> Task goal:
Reproduce exactly the line in which "Amongst the items" occurs and all the lines after it, ending with the last line.

> Data excerpts:
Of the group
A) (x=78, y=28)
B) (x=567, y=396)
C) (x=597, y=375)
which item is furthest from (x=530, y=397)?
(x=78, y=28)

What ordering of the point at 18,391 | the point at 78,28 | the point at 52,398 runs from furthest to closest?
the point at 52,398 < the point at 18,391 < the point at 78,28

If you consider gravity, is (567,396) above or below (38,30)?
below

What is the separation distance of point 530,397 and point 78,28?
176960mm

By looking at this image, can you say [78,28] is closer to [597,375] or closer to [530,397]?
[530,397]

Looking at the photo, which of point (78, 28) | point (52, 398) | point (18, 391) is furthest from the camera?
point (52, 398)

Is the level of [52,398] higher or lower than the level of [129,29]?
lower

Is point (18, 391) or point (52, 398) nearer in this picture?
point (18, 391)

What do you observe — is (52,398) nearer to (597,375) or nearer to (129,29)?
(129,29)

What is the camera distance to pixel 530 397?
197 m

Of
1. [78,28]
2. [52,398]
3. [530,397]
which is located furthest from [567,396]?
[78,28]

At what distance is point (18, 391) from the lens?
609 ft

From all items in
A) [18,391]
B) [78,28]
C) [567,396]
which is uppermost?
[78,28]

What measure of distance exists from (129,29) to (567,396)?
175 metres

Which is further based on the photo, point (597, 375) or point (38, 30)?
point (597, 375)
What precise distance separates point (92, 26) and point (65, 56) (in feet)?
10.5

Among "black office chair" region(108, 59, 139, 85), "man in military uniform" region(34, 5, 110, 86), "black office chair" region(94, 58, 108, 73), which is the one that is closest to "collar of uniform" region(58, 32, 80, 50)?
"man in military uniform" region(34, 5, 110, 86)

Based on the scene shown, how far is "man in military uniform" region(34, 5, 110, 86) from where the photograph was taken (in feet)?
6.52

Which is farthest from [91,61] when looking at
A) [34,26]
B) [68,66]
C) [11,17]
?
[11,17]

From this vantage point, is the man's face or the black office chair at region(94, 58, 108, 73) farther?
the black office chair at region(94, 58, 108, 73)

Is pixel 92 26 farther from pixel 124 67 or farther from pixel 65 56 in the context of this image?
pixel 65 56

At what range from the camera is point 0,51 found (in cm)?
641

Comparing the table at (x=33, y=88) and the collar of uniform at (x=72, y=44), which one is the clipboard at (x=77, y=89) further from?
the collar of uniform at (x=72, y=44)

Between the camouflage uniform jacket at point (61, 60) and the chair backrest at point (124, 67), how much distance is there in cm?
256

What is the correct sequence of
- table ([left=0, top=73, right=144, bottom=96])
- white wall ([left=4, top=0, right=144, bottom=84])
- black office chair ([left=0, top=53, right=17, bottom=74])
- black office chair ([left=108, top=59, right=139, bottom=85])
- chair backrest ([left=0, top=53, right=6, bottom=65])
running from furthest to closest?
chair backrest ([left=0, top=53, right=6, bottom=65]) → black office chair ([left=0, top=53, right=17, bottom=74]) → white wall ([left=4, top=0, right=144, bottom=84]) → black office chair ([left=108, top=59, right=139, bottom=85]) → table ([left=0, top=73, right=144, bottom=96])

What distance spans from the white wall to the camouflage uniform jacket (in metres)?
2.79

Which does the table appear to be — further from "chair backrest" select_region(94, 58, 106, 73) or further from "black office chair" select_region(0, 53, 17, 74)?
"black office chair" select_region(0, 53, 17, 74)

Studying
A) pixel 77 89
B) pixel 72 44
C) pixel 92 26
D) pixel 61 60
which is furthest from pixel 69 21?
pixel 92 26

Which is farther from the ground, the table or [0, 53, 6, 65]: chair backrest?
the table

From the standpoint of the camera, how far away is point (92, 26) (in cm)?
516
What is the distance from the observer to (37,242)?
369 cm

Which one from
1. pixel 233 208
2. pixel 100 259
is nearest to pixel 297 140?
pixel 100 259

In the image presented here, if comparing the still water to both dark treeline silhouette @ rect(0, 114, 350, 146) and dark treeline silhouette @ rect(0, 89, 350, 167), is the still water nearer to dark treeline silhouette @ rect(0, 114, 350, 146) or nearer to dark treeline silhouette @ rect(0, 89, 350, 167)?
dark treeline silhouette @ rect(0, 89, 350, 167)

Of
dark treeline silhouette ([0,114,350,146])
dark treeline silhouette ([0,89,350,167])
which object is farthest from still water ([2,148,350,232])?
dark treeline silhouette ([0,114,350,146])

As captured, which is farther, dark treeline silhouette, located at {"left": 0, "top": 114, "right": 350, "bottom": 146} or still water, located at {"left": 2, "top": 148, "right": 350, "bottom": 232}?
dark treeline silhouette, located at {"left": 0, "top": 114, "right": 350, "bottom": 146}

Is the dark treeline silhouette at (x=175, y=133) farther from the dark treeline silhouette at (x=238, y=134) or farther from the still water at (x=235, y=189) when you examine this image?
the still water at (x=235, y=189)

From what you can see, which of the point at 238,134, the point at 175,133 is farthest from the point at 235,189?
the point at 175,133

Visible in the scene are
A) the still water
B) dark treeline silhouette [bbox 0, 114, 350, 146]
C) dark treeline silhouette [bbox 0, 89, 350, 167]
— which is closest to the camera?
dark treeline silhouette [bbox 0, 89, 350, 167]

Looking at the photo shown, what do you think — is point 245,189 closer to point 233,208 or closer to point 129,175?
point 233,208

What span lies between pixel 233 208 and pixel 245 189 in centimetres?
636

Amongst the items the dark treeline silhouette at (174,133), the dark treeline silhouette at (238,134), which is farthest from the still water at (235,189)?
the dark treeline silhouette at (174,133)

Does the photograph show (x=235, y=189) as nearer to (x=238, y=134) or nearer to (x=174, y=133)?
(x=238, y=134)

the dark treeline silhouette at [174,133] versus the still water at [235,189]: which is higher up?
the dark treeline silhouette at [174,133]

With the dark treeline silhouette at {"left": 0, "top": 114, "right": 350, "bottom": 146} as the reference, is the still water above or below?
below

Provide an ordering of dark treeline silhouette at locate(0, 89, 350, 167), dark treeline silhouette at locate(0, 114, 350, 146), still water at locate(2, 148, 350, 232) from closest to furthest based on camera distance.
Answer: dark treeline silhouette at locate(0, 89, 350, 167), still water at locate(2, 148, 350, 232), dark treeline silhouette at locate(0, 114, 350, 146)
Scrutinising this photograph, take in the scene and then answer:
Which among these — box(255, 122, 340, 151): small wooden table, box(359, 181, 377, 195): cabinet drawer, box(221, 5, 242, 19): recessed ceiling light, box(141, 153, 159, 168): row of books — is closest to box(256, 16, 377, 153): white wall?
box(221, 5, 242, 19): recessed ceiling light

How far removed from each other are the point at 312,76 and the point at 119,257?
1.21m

> Answer to the problem:
Amongst the items the dark treeline silhouette at (174,133), the dark treeline silhouette at (238,134), which is farthest from the still water at (235,189)?
the dark treeline silhouette at (174,133)

Does the photograph show (x=235, y=189) as nearer to (x=238, y=134) or nearer to (x=174, y=133)?
(x=238, y=134)

the dark treeline silhouette at [174,133] versus the still water at [235,189]: which is higher up?
the dark treeline silhouette at [174,133]

With the dark treeline silhouette at {"left": 0, "top": 114, "right": 350, "bottom": 146} as the reference, is the still water above or below?
below

Provide an ordering of dark treeline silhouette at locate(0, 89, 350, 167), dark treeline silhouette at locate(0, 114, 350, 146), still water at locate(2, 148, 350, 232) from closest to furthest based on camera distance.
Answer: dark treeline silhouette at locate(0, 89, 350, 167), still water at locate(2, 148, 350, 232), dark treeline silhouette at locate(0, 114, 350, 146)
Scrutinising this photograph, take in the scene and then answer:
Which among these — box(255, 122, 340, 151): small wooden table, box(359, 181, 377, 195): cabinet drawer, box(221, 5, 242, 19): recessed ceiling light, box(141, 153, 159, 168): row of books — is closest to box(256, 16, 377, 153): white wall?
box(221, 5, 242, 19): recessed ceiling light

How far removed from each other are the point at 312,76 and the point at 119,257?
1.21m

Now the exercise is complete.